_Text for analysis_:
*-*-*

Arcata’s Innovative Wastewater Treatment Facility Serves as a Wildlife Sanctuary
The City of Arcata’s Marsh & Wildlife Sanctuary, located on the northern edge of Humboldt Bay, is home to the city’s innovative wastewater facility and 307-acre sanctuary that provides homes and resting places for over 300 species of birds.
Like all other wastewater treatment plants, raw sewage enters the treatment system through a typical mechanical setup where it passes through bar screens, grit separators and digestors to remove solid materials and debris.
After the clarifiers separate the sludge from the wastewater, the innovation begins! The wastewater is then pumped to the first of a series of oxidation ponds covering nearly 55 acres, where algae grows, producing oxygen which is then used by bacteria that break down the organic compounds found in human waste. Toward the bottom of the ponds where there is less oxygen anaerobic bacteria breaks down the settled material. The water then flows through treatment wetlands, where aquatic plants, slow the flow of water and help filter the nutrients, metals and organic compounds. It is here that the algae from the oxidation ponds is removed from the water column using plants to shade and filter the algae. In these marshes aerobic and anaerobic bacteria continue to provide treatment as well.
The water is then pumped to three larger treatment marshes which are part of the Wildlife Sanctuary, where organic matter is further reduced. The water is then pumped back to the primary treatment facility for chlorination and a de-chlorination process using gas sulfur dioxide before it flows into Humboldt Bay.

*-*-*

_Material provided_:
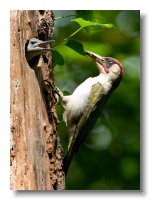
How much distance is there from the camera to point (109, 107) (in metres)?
3.84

*-*-*

_List of tasks_:
• A. According to the Arcata wastewater text, about how many acres do the oxidation ponds cover?
• B. Retype the stretch of the Arcata wastewater text from "Arcata’s Innovative Wastewater" through "species of birds." word for word.

_Answers given_:
• A. Nearly 55 acres.

• B.
Arcata’s Innovative Wastewater Treatment Facility Serves as a Wildlife Sanctuary
The City of Arcata’s Marsh & Wildlife Sanctuary, located on the northern edge of Humboldt Bay, is home to the city’s innovative wastewater facility and 307-acre sanctuary that provides homes and resting places for over 300 species of birds.